INSTRUCTIONS FOR THE TASK:
Set down, exactly as written, every line from the top of the records below to the line containing "The task was", both ends included, and no others.

EXCERPTED RECORDS:
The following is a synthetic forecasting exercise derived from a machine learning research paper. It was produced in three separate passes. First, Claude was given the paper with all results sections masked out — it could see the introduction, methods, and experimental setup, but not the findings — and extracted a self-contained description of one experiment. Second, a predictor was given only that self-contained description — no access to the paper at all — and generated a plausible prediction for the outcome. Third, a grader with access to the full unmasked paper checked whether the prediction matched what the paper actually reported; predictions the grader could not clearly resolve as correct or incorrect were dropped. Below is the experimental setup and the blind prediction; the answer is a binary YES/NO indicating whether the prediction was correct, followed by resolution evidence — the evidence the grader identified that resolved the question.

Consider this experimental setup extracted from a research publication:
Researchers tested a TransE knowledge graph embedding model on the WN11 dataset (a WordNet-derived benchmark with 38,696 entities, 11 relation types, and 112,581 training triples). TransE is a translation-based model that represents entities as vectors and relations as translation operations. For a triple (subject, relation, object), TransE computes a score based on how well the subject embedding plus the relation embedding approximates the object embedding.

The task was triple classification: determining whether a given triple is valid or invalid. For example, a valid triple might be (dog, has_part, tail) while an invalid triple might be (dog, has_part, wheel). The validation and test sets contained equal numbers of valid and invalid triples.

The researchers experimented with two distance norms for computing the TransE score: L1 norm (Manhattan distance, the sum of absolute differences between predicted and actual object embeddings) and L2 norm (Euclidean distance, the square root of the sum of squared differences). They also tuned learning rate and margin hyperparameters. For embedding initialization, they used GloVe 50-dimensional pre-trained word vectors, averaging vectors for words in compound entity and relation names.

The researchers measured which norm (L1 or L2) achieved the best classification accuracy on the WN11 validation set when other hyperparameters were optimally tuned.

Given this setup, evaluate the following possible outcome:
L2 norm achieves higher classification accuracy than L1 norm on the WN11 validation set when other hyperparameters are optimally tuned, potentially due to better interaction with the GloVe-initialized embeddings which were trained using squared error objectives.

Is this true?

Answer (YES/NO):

RESPONSE TO THE TASK:
The following is a synthetic forecasting exercise derived from a machine learning research paper. It was produced in three separate passes. First, Claude was given the paper with all results sections masked out — it could see the introduction, methods, and experimental setup, but not the findings — and extracted a self-contained description of one experiment. Second, a predictor was given only that self-contained description — no access to the paper at all — and generated a plausible prediction for the outcome. Third, a grader with access to the full unmasked paper checked whether the prediction matched what the paper actually reported; predictions the grader could not clearly resolve as correct or incorrect were dropped. Below is the experimental setup and the blind prediction; the answer is a binary YES/NO indicating whether the prediction was correct, followed by resolution evidence — the evidence the grader identified that resolved the question.

Consider this experimental setup extracted from a research publication:
Researchers tested a TransE knowledge graph embedding model on the WN11 dataset (a WordNet-derived benchmark with 38,696 entities, 11 relation types, and 112,581 training triples). TransE is a translation-based model that represents entities as vectors and relations as translation operations. For a triple (subject, relation, object), TransE computes a score based on how well the subject embedding plus the relation embedding approximates the object embedding.

The task was triple classification: determining whether a given triple is valid or invalid. For example, a valid triple might be (dog, has_part, tail) while an invalid triple might be (dog, has_part, wheel). The validation and test sets contained equal numbers of valid and invalid triples.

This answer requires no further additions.